(Exercise data Opens)
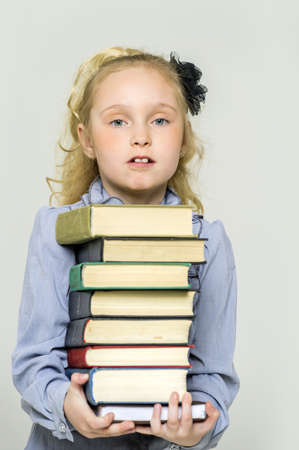 girl schoolgirl with a stack of books Stock Photo - 16220387
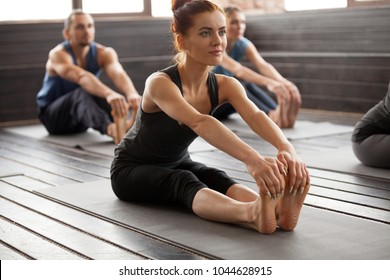 Young sporty woman and a group of people practicing yoga lesson, stretching in paschimottanasana exercise, Seated forward bend pose, working out, indoor, studio. Healthy lifestyle concept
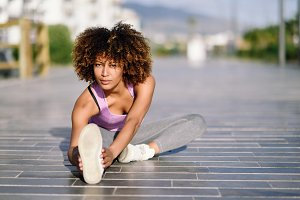 Young black woman doing stretching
(Exercise data Closes)
● Task statement
Print out the material verbatim, skipping pictures.

● Task solution
 girl schoolgirl with a stack of books Stock Photo - 16220387
 Young sporty woman and a group of people practicing yoga lesson, stretching in paschimottanasana exercise, Seated forward bend pose, working out, indoor, studio. Healthy lifestyle concept
 Young black woman doing stretching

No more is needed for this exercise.